■ Source excerpt
Photo Credit: Erasmus T
I happened to see a tweet by @clickTRUE that they worked with Panasonic to drive quality traffic to their asia website. This is in response to my thoughts about this very simple “drive-traffic” marketing.
I read through their post and come to realize that their strategy is a little weird.
In short, they are trying to drive quality traffic to non-targeted landing pages via search engine marketing.
It sounds like the people behind are still working towards increasing “eyeball impressions”. No doubt that the traffic increased for new visitors, I was wondering what is the after-effect of paying so much money to bring in so much paid traffic…
- Are these investments going to be returning visitors and/or customers?
- Is the objective really met?
- Do they need to continue paying more money to maintain the same sudden surge of traffic?
Have they met their objective in the eyes of traditional marketing?
I believe they had achieved in terms of eyeball impressions… If they were to invest money in TV/Radio/Newspaper/Magazine advertisements, they would have achieved the same kind result in search engine marketing with a more “cost-effective” investment.
Traditional marketing is very unpredictable. Nobody can ever tell you exactly how many people have seen your advertisement. Nobody can also tell you if 100% of the eyeball impressions are targeted at being interested with your advertisement. Moreover, they have flooded their media with so many advertisements… Who really knows if there are a lot of people looking at your advertisement?
However, if you were to talk about eyeball impressions on the Internet, the results are more accurate with some real time statistics to look at. Anybody – who had not done online marketing before – will definitely be impressed!
Objective is met!
Have they met their objective in the eyes of online marketing?
Nope, not at all in my opinion. Like @clickTRUE had mentioned, they don’t have targeted contents in their landing pages. The visitors are simply pushed into their respective product listing pages where they were already pre-built. By “pushing” the visitors directly into a page where it is not welcoming them in one way or another, the visitors are totally clueless what you wanted them to look out for. And it is a bad choice to allow the targeted visitors to see a variety of products because they will be lost… I believe that by recommending only one product to the targeted visitor will keep the interest going… And if they want to see more products, they will find their way out for sure… (Or you could have some cross-selling tools in your website…)

■ Work to do
Please update the blog post from "Photo Credit: Erasmus" up to and including "visitors and/or customers?", putting "targeted traffic" wherever "quality traffic" appears.

■ Given material
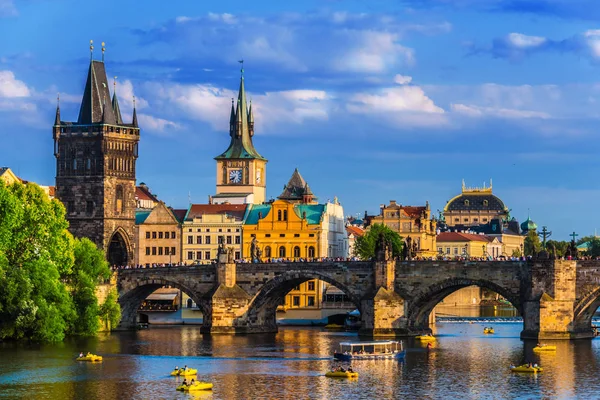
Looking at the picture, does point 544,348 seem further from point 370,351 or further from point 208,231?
point 208,231

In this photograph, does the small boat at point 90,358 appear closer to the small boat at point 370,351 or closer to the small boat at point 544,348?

■ Task output
Photo Credit: Erasmus T
I happened to see a tweet by @clickTRUE that they worked with Panasonic to drive targeted traffic to their asia website. This is in response to my thoughts about this very simple “drive-traffic” marketing.
I read through their post and come to realize that their strategy is a little weird.
In short, they are trying to drive targeted traffic to non-targeted landing pages via search engine marketing.
It sounds like the people behind are still working towards increasing “eyeball impressions”. No doubt that the traffic increased for new visitors, I was wondering what is the after-effect of paying so much money to bring in so much paid traffic…
- Are these investments going to be returning visitors and/or customers?